Sentir que a comunicação com a família de pacientes internados em uma UTI é
difícil, às vezes até cansativa, também foi um aspecto manifesto pelos
profissionais de saúde diante de informações incompreendidas.
"Eu acho que é a parte mais cansativa da UTI, conversar com o
familiar. Às vezes, até pela dificuldade de até falar uma coisa e aí
saber que a família não vai entender, não entende". (E17)
As falas também demonstram que, especificamente os profissionais de Enfermagem
de nível médio, sentem que a família não valoriza suas informações.
"[...] muitas vezes, a nossa comunicação com a família fica difícil,
por que a própria família não quer conversar com os técnicos, para
ela é mais importante conversar com o médico". (E15)
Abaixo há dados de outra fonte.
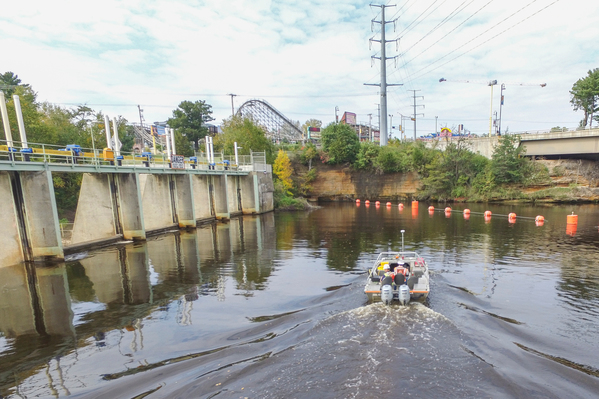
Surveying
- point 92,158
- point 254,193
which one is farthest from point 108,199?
point 254,193

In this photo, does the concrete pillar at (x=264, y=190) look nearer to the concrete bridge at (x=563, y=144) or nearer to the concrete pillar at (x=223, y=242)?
the concrete pillar at (x=223, y=242)

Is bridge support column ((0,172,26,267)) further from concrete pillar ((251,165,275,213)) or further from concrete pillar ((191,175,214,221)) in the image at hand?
concrete pillar ((251,165,275,213))

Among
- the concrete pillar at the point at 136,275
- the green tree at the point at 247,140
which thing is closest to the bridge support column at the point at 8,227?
the concrete pillar at the point at 136,275

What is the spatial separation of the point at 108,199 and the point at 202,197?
1507 centimetres

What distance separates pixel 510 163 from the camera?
56.4 m

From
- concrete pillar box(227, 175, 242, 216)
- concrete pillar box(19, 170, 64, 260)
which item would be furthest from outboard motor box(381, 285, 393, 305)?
concrete pillar box(227, 175, 242, 216)

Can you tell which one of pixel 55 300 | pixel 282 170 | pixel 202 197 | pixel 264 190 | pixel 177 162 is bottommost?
pixel 55 300

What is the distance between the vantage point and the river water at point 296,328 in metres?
8.02

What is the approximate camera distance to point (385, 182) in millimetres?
70562

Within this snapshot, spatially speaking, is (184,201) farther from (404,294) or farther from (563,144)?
(563,144)

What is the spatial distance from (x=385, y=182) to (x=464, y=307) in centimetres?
5937

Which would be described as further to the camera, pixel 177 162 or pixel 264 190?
pixel 264 190

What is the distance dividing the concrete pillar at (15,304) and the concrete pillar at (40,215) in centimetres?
160

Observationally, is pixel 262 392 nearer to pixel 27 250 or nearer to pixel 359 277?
pixel 359 277
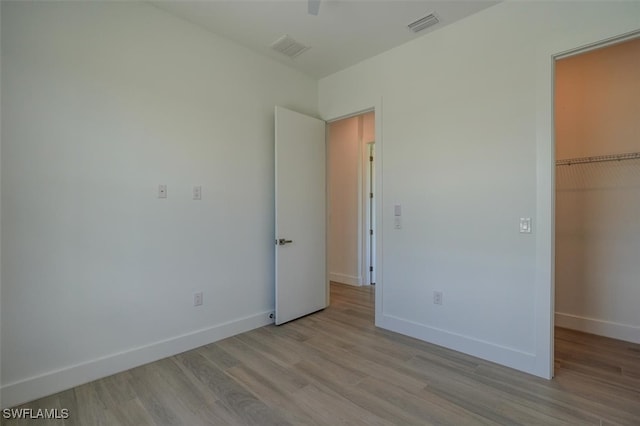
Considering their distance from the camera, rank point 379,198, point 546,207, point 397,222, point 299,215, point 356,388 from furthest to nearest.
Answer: point 299,215 < point 379,198 < point 397,222 < point 546,207 < point 356,388

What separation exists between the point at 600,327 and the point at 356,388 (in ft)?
8.34

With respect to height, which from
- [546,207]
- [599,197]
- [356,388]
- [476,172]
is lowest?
[356,388]

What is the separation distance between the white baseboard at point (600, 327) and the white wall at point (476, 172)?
1267 mm

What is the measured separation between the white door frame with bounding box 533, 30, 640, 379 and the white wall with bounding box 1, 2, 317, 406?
2.41 meters

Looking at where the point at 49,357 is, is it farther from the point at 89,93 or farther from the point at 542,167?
the point at 542,167

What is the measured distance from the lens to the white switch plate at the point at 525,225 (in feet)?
7.42

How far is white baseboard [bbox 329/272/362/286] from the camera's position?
191 inches

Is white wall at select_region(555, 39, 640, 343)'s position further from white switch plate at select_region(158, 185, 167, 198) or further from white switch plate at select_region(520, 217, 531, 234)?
white switch plate at select_region(158, 185, 167, 198)

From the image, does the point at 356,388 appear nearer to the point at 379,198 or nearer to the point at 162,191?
the point at 379,198

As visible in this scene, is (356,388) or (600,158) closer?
(356,388)

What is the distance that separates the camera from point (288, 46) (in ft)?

Exclusivamente nas falas dos profissionais de nível médio revelou-se um certo
grau maior de dificuldade para fornecer informações aos familiares, comentando
até que a família interrogaria menos sobre o estado geral dos paciente se
houvesse maior abertura para todos os profissionais da Enfermagem conversar com
ela.
"Sabe, às vezes, você fica naquela angústia, peito doendo, você não
pode chegar e conversar. A gente fala 'ah! o enfermeiro vai falar com
o senhor', e você doida para falar 'fez isso, abriu o olho, ele mexeu
a perna', mas a gente não tem esse acesso. Eu acho que se a
Enfermagem fosse mais aberta para conversar com a família, seria
diferente, não interrogariam tanto, sairiam daqui com uma expectativa
maior, mas, infelizmente, não é assim". (E14)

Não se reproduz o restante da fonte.